Although I don’t cover all advanced options since the article above does that, I will touch on a couple of them.
|Image links to remote sites|
|Numeric IP address in URL|
|URL redirect to other port||Most legitimate sites are not redirected to another port|
|URL to .biz or .info websites|
|Empty messages||Most legitimate email messages will have at least a subject|
|Frame or IFrame tags in HTML|
|Object tags in HTML|
|Embed tags in HTML|
|Form tags in HTML|
|Web bugs in HTML|
|Apply sensitive word list||I generally don’t recommend enabling this service since administrators cannot control the list of sensitive words.|
|SPF record: hard fail||I normally don’t recommend enabling this service. If you do, make sure your partners and customers have an SPF record.
If an organization is concerned about phishing, this setting should be enabled.
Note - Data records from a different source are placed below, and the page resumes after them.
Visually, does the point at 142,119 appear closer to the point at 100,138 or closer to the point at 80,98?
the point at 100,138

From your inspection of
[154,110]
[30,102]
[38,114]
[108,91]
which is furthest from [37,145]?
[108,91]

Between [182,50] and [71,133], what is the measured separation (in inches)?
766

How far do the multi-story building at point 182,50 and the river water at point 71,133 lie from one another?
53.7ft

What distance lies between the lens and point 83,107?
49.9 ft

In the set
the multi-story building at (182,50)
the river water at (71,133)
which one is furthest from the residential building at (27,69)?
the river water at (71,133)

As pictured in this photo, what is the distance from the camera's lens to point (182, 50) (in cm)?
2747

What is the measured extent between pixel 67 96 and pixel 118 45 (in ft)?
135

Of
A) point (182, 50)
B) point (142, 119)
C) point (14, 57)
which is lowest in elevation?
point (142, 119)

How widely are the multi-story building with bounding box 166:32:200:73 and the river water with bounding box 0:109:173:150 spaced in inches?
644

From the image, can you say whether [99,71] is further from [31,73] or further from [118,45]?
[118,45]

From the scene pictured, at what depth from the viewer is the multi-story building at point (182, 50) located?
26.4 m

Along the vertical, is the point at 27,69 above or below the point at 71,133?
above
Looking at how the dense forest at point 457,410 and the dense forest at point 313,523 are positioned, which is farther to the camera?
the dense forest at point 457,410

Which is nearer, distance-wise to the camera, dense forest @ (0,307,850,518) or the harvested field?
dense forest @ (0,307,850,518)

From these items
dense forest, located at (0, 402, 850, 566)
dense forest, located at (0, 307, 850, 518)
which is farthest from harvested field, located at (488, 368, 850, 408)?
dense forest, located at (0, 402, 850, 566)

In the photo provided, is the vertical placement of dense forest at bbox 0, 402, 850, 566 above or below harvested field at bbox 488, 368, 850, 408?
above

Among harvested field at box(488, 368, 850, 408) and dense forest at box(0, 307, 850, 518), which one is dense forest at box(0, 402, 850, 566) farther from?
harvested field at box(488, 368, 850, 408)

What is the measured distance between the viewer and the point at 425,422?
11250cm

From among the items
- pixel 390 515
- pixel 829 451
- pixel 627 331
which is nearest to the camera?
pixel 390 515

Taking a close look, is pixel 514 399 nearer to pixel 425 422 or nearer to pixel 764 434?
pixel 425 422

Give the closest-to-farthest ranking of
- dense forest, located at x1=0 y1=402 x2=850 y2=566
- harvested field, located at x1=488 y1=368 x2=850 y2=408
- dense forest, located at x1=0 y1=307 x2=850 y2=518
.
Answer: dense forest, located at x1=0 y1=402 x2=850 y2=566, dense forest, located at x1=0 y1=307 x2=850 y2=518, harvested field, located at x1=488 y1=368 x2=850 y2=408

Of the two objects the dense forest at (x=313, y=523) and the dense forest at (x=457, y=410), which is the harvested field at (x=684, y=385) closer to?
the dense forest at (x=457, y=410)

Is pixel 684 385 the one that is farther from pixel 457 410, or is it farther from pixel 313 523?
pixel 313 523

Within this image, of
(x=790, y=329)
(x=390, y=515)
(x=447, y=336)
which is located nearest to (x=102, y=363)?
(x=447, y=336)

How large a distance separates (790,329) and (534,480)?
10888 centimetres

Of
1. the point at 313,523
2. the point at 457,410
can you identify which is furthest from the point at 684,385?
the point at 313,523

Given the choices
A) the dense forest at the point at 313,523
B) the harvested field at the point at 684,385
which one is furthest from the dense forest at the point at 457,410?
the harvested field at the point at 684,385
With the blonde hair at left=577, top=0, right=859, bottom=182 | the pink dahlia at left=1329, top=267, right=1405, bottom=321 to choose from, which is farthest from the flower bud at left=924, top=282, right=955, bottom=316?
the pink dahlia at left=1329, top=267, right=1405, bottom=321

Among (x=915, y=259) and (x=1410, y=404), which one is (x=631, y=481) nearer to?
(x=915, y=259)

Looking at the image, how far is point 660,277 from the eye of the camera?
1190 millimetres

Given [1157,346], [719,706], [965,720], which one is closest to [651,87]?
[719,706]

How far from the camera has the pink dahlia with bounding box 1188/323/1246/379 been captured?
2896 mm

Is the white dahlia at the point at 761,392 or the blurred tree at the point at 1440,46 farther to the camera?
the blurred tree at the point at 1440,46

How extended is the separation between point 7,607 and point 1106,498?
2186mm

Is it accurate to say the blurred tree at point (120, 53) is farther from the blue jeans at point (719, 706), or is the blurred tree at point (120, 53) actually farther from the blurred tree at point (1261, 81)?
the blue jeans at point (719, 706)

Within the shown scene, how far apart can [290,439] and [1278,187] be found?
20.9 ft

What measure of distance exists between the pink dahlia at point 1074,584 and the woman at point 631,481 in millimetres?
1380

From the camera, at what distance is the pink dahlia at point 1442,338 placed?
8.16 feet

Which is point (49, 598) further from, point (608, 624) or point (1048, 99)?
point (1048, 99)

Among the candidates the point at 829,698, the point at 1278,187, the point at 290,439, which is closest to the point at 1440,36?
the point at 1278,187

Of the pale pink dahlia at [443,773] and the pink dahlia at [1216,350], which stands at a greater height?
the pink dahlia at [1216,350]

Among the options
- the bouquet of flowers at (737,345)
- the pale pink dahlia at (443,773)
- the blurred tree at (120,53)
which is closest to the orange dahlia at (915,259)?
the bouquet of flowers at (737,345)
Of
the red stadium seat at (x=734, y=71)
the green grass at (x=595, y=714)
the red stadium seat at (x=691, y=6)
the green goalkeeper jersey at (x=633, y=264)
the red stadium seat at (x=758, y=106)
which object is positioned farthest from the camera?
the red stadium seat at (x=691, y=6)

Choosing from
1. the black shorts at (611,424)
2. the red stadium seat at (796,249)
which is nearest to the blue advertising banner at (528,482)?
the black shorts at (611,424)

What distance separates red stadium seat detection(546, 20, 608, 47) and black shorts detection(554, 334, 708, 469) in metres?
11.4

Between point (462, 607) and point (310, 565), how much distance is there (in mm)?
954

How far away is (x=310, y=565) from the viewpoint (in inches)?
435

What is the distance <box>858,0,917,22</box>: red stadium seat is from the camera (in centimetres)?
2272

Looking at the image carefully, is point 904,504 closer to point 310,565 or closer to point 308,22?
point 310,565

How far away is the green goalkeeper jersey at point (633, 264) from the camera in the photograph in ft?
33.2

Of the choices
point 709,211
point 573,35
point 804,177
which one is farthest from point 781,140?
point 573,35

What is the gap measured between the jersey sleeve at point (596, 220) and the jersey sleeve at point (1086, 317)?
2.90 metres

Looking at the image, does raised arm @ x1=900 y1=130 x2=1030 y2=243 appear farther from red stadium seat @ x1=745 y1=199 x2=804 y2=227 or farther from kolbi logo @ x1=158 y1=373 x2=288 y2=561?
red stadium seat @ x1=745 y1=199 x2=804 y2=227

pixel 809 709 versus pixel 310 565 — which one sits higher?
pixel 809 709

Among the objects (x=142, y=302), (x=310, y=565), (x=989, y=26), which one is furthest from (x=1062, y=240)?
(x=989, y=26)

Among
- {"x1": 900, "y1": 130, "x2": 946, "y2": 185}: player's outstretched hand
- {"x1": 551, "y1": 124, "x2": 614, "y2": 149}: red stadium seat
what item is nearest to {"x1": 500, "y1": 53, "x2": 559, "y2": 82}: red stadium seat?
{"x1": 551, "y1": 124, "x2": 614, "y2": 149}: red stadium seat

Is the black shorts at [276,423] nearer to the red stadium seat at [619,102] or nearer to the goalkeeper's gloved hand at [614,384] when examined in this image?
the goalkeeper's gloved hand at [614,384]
|Conditional Sender ID filtering: hard fail||I usually don’t recommend enabling this service.|
Transport rules are a great option for one-off scenarios, blocking spoofing and phishing, blocking new malware, and creating white-lists that bypass spam engines. There isn’t a golden transport rule that applies to all organizations, however. Below are some resources that cover transport rules for Office 365. If questions or concerns arise after reading over the article, we can assist in creating transport rules that meet your business and technical requirements.
In my experience, many SPAM messages are received through groups and shared mailboxes. There are, however, a couple of options to help with the amount of SPAM.
Create an Outlook rule that moves email messages to commonly used distribution groups in a subfolder under the Inbox folder. An Outlook rule will not stop the SPAM problem, but most end-users are more accepting of getting SPAM in a subfolder rather than their inbox.
Restrict who can send to the group
Within distribution groups, under delivery management, define who can send to a group. These restrictions are commonly used to prevent unwanted email messages from being delivered to members of a given group. The downside here is that a contact is needed for all external senders that will be sending to this group.
A transport rule can block commonly used terms in marketing or spam email messages.
Note: This rule would be applied to the members of the group and not the group itself.
End-users should be using their junk folders to mark email messages as SPAM.
When an end-user marks an email as SPAM, the blocked sender is stored in the BlockedSendersAndDomains attribute of the mailbox. This will enable you to build a blocked sender list from all users.
Using a PowerShell script, export the BlockedSendersAndDomains for all users, and add the senders stored in the BlockedSendersAndDomains attribute, to the blocked users in the block list under SPAM filtering.